(Collected data entries)
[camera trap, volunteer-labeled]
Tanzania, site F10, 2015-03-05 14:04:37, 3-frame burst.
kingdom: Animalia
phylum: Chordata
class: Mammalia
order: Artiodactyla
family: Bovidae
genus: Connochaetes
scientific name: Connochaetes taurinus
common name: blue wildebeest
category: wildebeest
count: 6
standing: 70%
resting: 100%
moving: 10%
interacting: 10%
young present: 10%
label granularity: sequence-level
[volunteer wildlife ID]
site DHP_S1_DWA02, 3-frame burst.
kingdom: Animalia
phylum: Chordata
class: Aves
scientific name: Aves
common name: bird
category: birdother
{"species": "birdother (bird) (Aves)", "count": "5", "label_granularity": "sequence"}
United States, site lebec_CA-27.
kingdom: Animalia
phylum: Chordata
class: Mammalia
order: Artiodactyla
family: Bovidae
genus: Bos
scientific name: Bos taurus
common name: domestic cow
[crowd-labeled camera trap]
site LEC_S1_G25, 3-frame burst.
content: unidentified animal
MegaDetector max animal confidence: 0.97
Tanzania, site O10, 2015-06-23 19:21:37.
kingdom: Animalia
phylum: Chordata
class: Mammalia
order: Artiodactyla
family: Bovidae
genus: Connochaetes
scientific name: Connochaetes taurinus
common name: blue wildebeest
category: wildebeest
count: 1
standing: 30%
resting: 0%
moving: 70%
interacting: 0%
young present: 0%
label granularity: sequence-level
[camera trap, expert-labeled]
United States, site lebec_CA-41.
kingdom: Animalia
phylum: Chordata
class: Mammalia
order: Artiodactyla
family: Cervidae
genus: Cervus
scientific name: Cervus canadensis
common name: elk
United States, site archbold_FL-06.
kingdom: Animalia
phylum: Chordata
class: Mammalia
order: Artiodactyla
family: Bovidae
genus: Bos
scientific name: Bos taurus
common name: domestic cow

# [GOAL OF THE EXERCISE]
The answer should consist solely of the lines from the first line above through the one with "category: birdother", both included, repeated exactly.

# [EXERCISE ANSWER]
[camera trap, volunteer-labeled]
Tanzania, site F10, 2015-03-05 14:04:37, 3-frame burst.
kingdom: Animalia
phylum: Chordata
class: Mammalia
order: Artiodactyla
family: Bovidae
genus: Connochaetes
scientific name: Connochaetes taurinus
common name: blue wildebeest
category: wildebeest
count: 6
standing: 70%
resting: 100%
moving: 10%
interacting: 10%
young present: 10%
label granularity: sequence-level
[volunteer wildlife ID]
site DHP_S1_DWA02, 3-frame burst.
kingdom: Animalia
phylum: Chordata
class: Aves
scientific name: Aves
common name: bird
category: birdother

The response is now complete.